The tasks:
(a) Reproduce the passage of the readers' letters on U.S. manufacturing below, from the words "It is a misconception" through the words "insurance).".
(b) Continue the readers' letters on U.S. manufacturing and trade below, starting after their last sentence.

Text:
- - - -
It is a misconception that jobs in the U.S.
disappear because of cheap labor abroad. Cheap
labor is just one contributing factor, there are
many others. The U.S. government must help and
encourage [companies] to build products in this
country with whatever it takes. We must not let
manufacturing go abroad and just have think tank
and paper shuffling industries (e.g.,
insurance).
Diwakar Gan
IEEE Life Member
Corona, Calif.
***
Well-written article. It would
be nice if others beyond the IEEE would read it
and try to understand the slippery slope we are
on now!
Ray Floyd
IEEE Life Senior Member
Cody, Wyo.
***
At last, I have read an article
on trade and manufacturing that makes sense.
Victor Alvarez
IEEE Member
Largo, Fla.
***
One first needs to understand
what "innovation" is before investing in
something innovative.
R&D investment in strong AI to
dispense with "low-level programmers" in the
same manner that we shed telephone operators is
ripe for innovation. Why code snippets of human
intelligence instead of the whole enchilada,
once and for all?
Kicking megawatts of
non-renewable energy wasted on inefficient
lighting like incandescent and fluorescent is
another area ripe for real innovation. Someday,
we're all going to wish we could have back the
energy we are wasting.
Reducing power while increasing
the speed and bandwidth of computer networking
applications is an easy vote for a third area
where R&D investment is sorely needed. But it's
not going to happen if investors keep wasting
the R&D bucks on hiring more "low-level
programmers."
Daniel Shawen
IEEE Member
Gaithersburg, Md.
***
A damned fine article. We are
throwing our know-how away to foreign countries.
- - - -
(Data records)
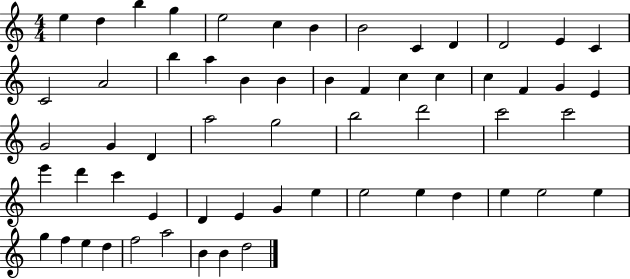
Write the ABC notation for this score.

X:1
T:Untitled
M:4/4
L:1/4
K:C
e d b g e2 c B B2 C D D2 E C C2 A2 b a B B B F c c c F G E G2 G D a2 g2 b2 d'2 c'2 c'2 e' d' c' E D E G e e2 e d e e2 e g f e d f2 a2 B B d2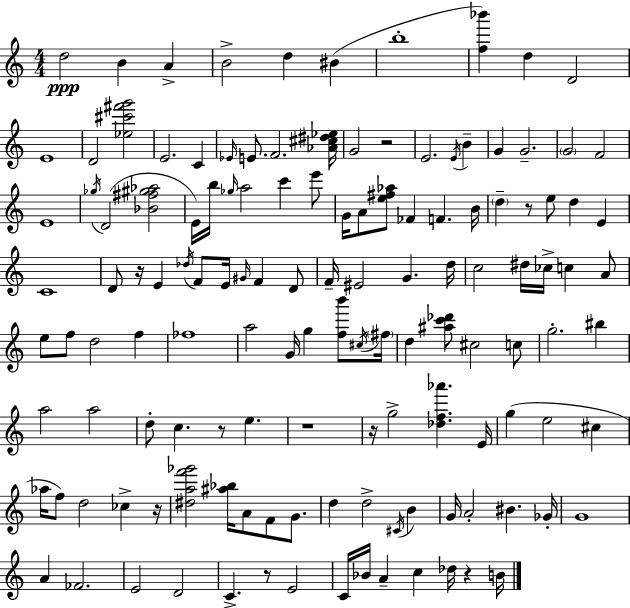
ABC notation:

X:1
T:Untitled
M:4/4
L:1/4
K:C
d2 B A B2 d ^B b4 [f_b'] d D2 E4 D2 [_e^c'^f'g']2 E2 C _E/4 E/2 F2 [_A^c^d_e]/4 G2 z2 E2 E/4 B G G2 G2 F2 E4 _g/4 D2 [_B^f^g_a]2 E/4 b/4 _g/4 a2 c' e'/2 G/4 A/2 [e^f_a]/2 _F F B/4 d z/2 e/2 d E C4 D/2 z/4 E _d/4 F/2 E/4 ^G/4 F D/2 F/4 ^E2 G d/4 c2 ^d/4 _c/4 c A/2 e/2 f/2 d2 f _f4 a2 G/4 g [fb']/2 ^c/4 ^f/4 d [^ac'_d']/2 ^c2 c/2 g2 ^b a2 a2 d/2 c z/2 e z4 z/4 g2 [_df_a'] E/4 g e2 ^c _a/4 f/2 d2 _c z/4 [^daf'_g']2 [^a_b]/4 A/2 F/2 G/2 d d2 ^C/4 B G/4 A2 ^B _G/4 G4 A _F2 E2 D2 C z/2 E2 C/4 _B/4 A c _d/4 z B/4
- - - -
Answers to the exercises:
(a)
It is a misconception that jobs in the U.S.
disappear because of cheap labor abroad. Cheap
labor is just one contributing factor, there are
many others. The U.S. government must help and
encourage [companies] to build products in this
country with whatever it takes. We must not let
manufacturing go abroad and just have think tank
and paper shuffling industries (e.g.,
insurance).

(b)
I think we really need a "buy American" campaign
as well as added help to companies that invest
in U.S. facilities, developments and production.
We must reward such companies and provide
incentives.
Keith Sueker
IEEE Life Senior Member
Pittsburgh, Pa.
***
This article is absolutely spot
on. Innovation alone cannot save the country.
Innovation is inseparably intertwined with
manufacturing, and the GDP from innovation alone
can not close the manufacturing GDP gap, nor
create meaningful jobs for any large portion of
the population. The government needs to have
effective policy to reward corporate
manufacturing investments in the U.S., rather
than just complaining about China's policies.
Just extending unemployment benefits
indefinitely without such policy changes will
bankrupt the country.
Tim Deppa
IEEE Member
Cherry Hill, N.J.
***
...On "The
Jobless Recovery — Are We There Yet?"
(July 2010)
No one is talking of a jobs
recovery.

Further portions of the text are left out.